■ Source text:
§

Oops — Hitler!
A Surprise in Context
  

Essay by
Robert Wilfred Franson

 

September 2012

  
A surprise

So I was sifting through packs of old postcards the other evening, mostly of two kinds: cards to and from family members on vacations or business trips, and attractive landscapes and city scenes bought as souvenirs but which no one ever had gotten around to mailing. After doing this for some time, setting aside several cards that might be interesting illustrations for Troynovant, I came upon a card and said inadvertently,

"Oops — Hitler!"
  

Now, you saw that coming, since you could hardly be reading down this page without having seen its title. But I hadn't, and neither had my wife Jennifer, who looked up from her nearby chair and remarked that "oops" and "Hitler" are two words you rarely hear in conjunction.

That's certainly true: it's an unusual remark in any context, postcards or anywhere else. Even in our own history-suffused household and conversation, in the presence of a number of books relating to World War II and its ramifications, I'd never spoken that odd miniature phrase before, and I doubt it ever had crossed my mind in thought, hearing, or reading. But it seemed appropriate at the moment.

§

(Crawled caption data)
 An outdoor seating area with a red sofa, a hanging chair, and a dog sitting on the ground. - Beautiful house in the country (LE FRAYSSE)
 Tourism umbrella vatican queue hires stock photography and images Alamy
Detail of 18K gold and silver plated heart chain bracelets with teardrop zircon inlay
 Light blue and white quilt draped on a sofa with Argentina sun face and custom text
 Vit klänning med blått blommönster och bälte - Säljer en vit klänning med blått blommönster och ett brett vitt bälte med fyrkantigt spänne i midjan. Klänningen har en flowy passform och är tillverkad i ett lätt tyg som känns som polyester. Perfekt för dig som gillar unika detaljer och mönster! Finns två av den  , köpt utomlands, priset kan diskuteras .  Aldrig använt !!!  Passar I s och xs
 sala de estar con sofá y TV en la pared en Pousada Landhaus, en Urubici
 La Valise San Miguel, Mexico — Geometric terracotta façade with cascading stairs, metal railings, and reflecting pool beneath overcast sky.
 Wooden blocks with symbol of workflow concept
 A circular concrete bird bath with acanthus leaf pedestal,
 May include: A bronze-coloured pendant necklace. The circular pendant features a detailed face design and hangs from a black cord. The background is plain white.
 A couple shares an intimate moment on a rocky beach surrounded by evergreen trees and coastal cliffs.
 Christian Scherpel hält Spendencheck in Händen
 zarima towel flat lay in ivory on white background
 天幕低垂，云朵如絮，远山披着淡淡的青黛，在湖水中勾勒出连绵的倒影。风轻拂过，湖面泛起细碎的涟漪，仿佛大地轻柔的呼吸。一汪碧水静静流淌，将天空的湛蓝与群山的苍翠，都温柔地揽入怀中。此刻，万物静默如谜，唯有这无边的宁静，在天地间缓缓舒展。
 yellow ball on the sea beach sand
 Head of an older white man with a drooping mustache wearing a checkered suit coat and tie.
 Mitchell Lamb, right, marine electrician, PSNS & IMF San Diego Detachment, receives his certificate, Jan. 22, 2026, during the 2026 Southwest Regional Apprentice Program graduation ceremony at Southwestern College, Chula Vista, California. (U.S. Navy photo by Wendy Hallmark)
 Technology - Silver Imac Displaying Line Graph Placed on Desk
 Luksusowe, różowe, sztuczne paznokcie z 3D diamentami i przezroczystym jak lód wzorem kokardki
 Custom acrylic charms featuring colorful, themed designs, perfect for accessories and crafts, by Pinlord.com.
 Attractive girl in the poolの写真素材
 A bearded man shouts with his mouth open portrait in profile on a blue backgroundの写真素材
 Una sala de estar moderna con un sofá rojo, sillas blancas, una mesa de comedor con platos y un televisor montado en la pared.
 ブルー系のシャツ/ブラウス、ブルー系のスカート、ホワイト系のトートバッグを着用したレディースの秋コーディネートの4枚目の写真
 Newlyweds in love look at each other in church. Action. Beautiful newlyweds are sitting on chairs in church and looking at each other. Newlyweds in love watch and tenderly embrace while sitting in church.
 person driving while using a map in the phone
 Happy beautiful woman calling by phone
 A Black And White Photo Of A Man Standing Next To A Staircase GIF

§

■ Apply what you read:
1. Quote everything in the essay from "That's certainly true: it's" down to "at the moment.".
2. Using the essay, answer these:
(a) In what month and year is the essay dated?
(b) Who looked up from a nearby chair after the remark?
(c) What were the two main kinds of postcards being sifted through?

■ Results:
1.
That's certainly true: it's an unusual remark in any context, postcards or anywhere else. Even in our own history-suffused household and conversation, in the presence of a number of books relating to World War II and its ramifications, I'd never spoken that odd miniature phrase before, and I doubt it ever had crossed my mind in thought, hearing, or reading. But it seemed appropriate at the moment.

2.
(a) September 2012
(b) Jennifer, the writer's wife
(c) Cards to and from family members on vacations or business trips, and landscapes and city scenes bought as souvenirs but never mailed